Les efforts sont néanmoins visibles sur l’ensemble du territoire national, afin d’améliorer l’accès à l’eau et à l’électricité. Ils sont soutenus par trois principaux programmes : le Programme intégré pour l’alimentation en eau potable et l’assainissement de Libreville (Piaepal) d’un montant de 77 milliards de francs CFA pour le Grand Libreville ; le Projet accès aux services de base en milieu rural et renforcement des capacités (Pasbmir) d’un montant de 35 milliards de francs CFA sur l’ensemble du territoire et les projets prioritaires sur l’ensemble du territoire, d’un montant de 11 milliards de francs CFA.

CNSS, CNAMGS

Par ailleurs, le gouvernement a accentué l’amélioration de la prise en charge des personnes vulnérables et la protection des droits de la femme. D’où la réforme de la gouvernance de la Caisse nationale de sécurité sociale (CNSS) et celle de la Caisse nationale d’assurance maladie et de garantie sociale (CNAMGS) avec une forte implication du secteur privé, en vue de sécuriser le paiement des pensions et améliorer les prestations sociales. A ce propos, les retraités entrent désormais en possession de leur pension sans trop d’anicroches. Le Premier ministre étant allé jusqu’au siège de la CNSS pour rassurer les pensionnés. Mais plus, encore, le Chef de l’État a alloué une enveloppe de 10 milliards de francs CFA pour la prise en charge de 5000 nouvelles pensions.

Éducation, formation et emploi

«L’éducation nationale, avec son programme de construction-réhabilitation est un secteur en plein développement», reconnait notre consultant Arnaud Tchombo. On note en effet, sous la houlette de Bilie-By-Nze, que les efforts de construction de nouvelles salles de classe se poursuivent. Le gouvernement annonce 20.000 places supplémentaires pour les enfants dans les écoles primaires et secondaires, à partir de cette fin d’année 2023.

Vie chère

Le brainstorming géant des Assises contre la Vie chère a permis la recherche des solutions appropriées pour freiner la hausse des prix, synonyme de l’allègement du contenu du panier de la ménagère. Elle se sont achevées le 13 avril 2023 sur une série de recommandations comme la détaxation des produits alimentaires importés. Si le journaliste Arnaud Tchombo note qu’«il reste à savoir comment l’équipe gouvernementale parviendra à asseoir les résolutions qui en ont résulté», Alain Claude Bilie-By-Nze pour sa part indiquait déjà : «Il y a, parmi les propositions qui sont faites, certaines qui peuvent être appliquées dans l’immédiat et (d’autres) qu’il faudra étaler».

Chômage

Pour la lutte contre le chômage, particulièrement celui des jeunes, priorité absolue du chef de l’État, des réformes fortes et audacieuses ont été implémentées par le gouvernement à la faveur d’un dialogue public-privé soutenu et pragmatique avec les pourvoyeurs d’emplois.
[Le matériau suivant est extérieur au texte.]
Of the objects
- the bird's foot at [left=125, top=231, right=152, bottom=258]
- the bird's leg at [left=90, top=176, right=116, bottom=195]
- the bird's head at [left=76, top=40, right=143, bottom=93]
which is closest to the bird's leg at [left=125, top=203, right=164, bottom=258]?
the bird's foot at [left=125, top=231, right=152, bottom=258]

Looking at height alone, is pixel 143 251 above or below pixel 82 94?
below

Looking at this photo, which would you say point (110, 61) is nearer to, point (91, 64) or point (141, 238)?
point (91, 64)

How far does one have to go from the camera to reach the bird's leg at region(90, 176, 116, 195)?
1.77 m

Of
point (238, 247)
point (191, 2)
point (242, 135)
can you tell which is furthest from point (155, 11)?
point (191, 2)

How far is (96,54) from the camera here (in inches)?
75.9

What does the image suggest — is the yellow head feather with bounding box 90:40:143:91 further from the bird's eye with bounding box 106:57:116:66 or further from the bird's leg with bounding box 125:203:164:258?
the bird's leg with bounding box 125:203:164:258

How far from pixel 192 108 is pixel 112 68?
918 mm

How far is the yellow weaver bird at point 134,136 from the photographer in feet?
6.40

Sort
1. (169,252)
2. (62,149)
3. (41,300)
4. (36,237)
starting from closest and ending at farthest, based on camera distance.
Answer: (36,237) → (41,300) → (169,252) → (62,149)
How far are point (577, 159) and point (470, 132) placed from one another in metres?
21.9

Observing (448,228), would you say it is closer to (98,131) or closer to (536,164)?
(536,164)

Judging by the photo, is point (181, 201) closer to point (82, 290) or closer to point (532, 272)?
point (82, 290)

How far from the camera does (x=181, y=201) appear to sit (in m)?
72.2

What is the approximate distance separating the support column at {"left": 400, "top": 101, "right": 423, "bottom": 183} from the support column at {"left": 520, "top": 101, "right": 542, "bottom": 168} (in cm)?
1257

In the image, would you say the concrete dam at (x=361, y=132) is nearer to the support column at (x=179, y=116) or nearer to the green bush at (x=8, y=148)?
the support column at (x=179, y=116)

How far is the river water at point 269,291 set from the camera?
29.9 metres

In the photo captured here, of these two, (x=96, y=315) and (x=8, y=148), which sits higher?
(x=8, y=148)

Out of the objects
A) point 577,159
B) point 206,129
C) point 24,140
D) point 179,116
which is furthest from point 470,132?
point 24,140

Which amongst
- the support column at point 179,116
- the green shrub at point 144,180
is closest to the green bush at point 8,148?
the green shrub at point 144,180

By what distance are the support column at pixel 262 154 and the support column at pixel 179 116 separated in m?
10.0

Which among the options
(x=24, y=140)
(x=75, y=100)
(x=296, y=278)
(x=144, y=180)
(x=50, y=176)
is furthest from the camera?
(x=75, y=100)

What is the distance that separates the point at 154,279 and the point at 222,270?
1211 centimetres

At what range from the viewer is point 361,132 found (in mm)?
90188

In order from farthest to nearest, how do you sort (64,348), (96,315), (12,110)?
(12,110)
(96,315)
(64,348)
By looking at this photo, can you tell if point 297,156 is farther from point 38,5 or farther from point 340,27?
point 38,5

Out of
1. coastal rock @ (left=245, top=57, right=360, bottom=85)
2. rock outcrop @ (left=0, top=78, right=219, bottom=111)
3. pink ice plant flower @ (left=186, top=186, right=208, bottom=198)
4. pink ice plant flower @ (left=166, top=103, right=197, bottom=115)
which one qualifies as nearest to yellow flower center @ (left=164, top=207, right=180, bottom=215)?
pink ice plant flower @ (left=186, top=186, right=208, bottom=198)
En outre, afin de matérialiser la volonté de créer un tissu de Petites et moyennes entreprises (PME) solides et prospères, il a été procédé, le 18 janvier, à la signature d’une convention entre la Société de garantie gabonaise et la BICIG, matérialisant la mise à disposition d’un montant de 2,5 milliards de francs CFA, constitutif d’un fonds de garantie destiné au financement des PME. Elles pourront ainsi se structurer, améliorer leur profitabilité et créer des emplois. Ce fonds est mis à la disposition d’établissements de micro-crédit afin d’accompagner les porteurs de projets et les entrepreneurs déjà en activité, pour des montants de l’ordre de 500.000 francs CFA à 5.000.000 de francs CFA, selon les besoins identifiés.

Conflit homme-faune : aide aux victimes

Au-delà du respect des engagements internationaux, des politiques volontaristes de préservation de l’environnement et des écosystèmes continuent d’être mises sur pied. Elles visent à préserver l’avenir des générations présentes et futures et à contribuer à la lutte contre les changements climatiques. Et dans les provinces impactées par les effets de ce conflit, les victimes passent depuis lors à la caisse pour recevoir des aides, comme annoncé pour combler les manques à gagner.

Concertation politique, CGE

Sur le plan politique, le chef du gouvernement a été maitre d’orchestre et co-président de la Concertation politique de février dernier dont l’obtenir était d’aboutir à des élections crédibles, transparentes et à des lendemains électoraux apaisés. Résultat, notamment : une harmonisation des mandats politiques, avec un scrutin à un tour pour chaque élection, et des mandats de 5 ans, pour le président, les sénateurs, députés et élus locaux. En revanche, le nombre de mandats reste illimité. Certains des résultats de ces travaux sont encore controversés mais ils ont été gravés dans le marbre de la Constitution, modifiée à cet effet.

On n’omettra pas que sous la férule de Bilie-Bye-Nze, le bureau exécutif du Centre gabonais des élections (CGE) a été renouvelé, malgré les contestations d’une certaine frange de l’opposition qui estime que le président de cette structure chargé de l’organisation des élections, est un «pion du parti au pouvoir», d’autant plus qu’il reste un militant connu et assumé.

Des choses et d’autres

«Il y a eu incontestablement de bons points au cours de ces 100 premiers jours du gouvernement conduit par l’élu de Makokou. Le secteur culturel a notamment été bien en vue : octroi de parcelles de 500 m² à des artistes, enrôlement des artistes pour l’assurance-maladie (CNAMGS), et adoption du projet de loi portant statut de l’artiste en République Gabonaise», rappelle Arnaud Tchombo.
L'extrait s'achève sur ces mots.